NGOs are meant to address various social discriminatory patterns existing in our society. Your organization may be implementing a number of projects to reduce exploitation and uphold the rights of the marginalized communities. But what if somebody points out that there is discrimination right inside your organization?
This may be possible because NGOs are so keenly involved in development work that they often sideline the issues existing within their own organization. To counter such problems, it is best to have a policy that addresses such a situation beforehand. Besides, having an “Equal Employment Opportunity and Affirmative Action Statement” speaks many things about your NGO. You can also start making recruitments based upon this policy.
So what does the “Equal Employment Opportunity and Affirmative Action Statement” signify?
The “Equal Employment Opportunity and Affirmative Action Statement” signifies nothing more than what you have been doing with your communities: upholding everyone’s rights and ensuring equality. It places a policy statement for your organization that it practices equality at the workplace and does not discriminate anyone in the organization on the basis of sex, religion, caste, creed or race. Such a policy becomes handy when you are trying to make recruitments.
Here is a sample “Equal Employment Opportunity and Affirmative Action Statement”:
“The Organization is committed to providing equal employment opportunity without regard to race, color, religion, sex, sexual orientation, disability, or any other protected status with respect to recruitment, hiring, upgrades, training, promotion, and other terms and conditions of employment. This policy complies with applicable state and local laws governing non-discrimination in employment.

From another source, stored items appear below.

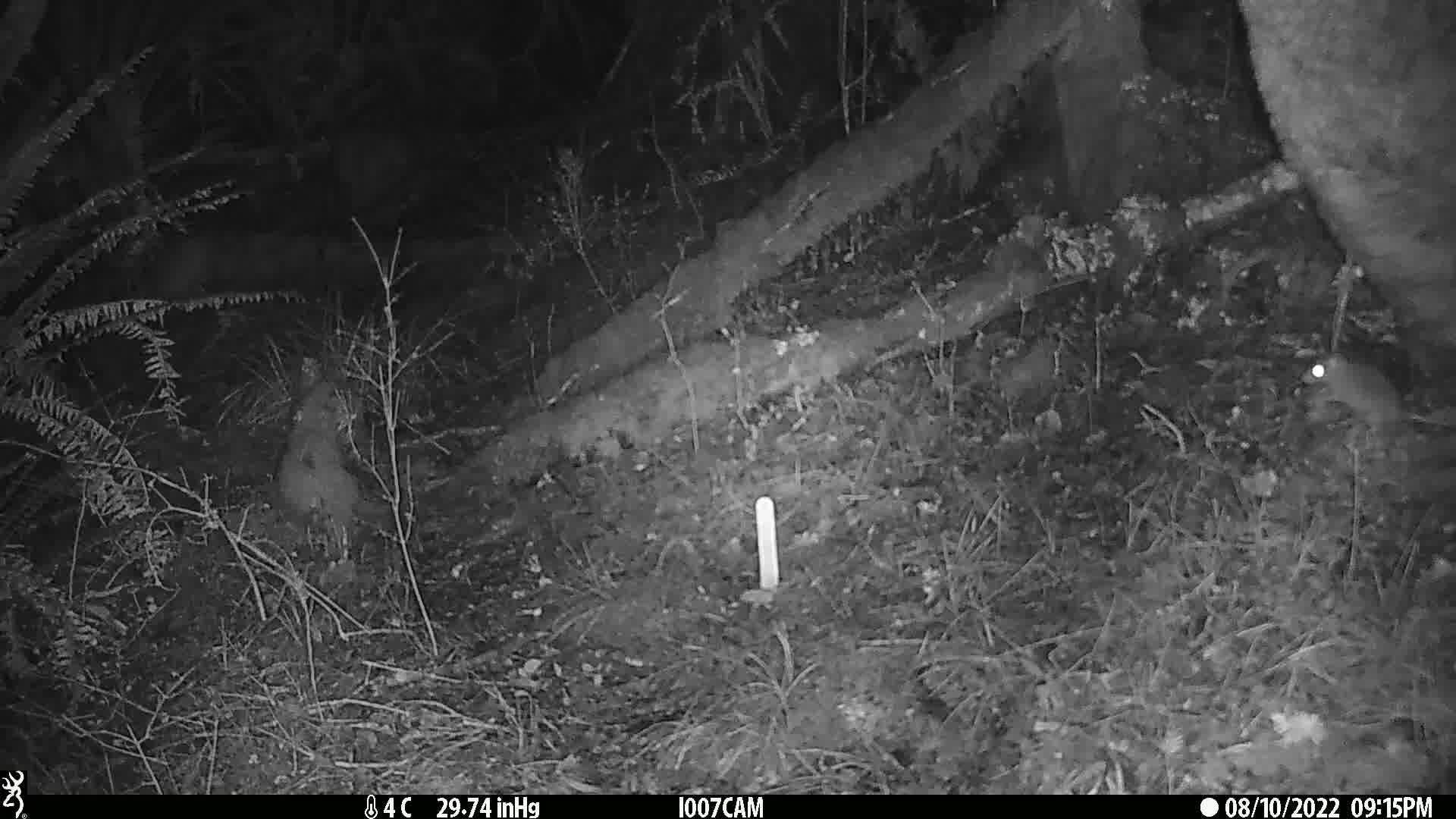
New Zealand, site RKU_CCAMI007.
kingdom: Animalia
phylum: Chordata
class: Mammalia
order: Rodentia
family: Muridae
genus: Rattus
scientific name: Rattus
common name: rat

The Organization values people from diverse backgrounds, working to create an open atmosphere of trust, honesty and respect. Harassment or discrimination of any kind – including that involving race, color, religion, gender, age, national origin, citizenship, disabilities, sexual orientation, veteran status, or any other similarly protected status – is unacceptable. This principle applies to all aspects of employment, including recruitment, hiring, placement, transfer, promotion, layoff, recall, termination and other terms and conditions of employment.”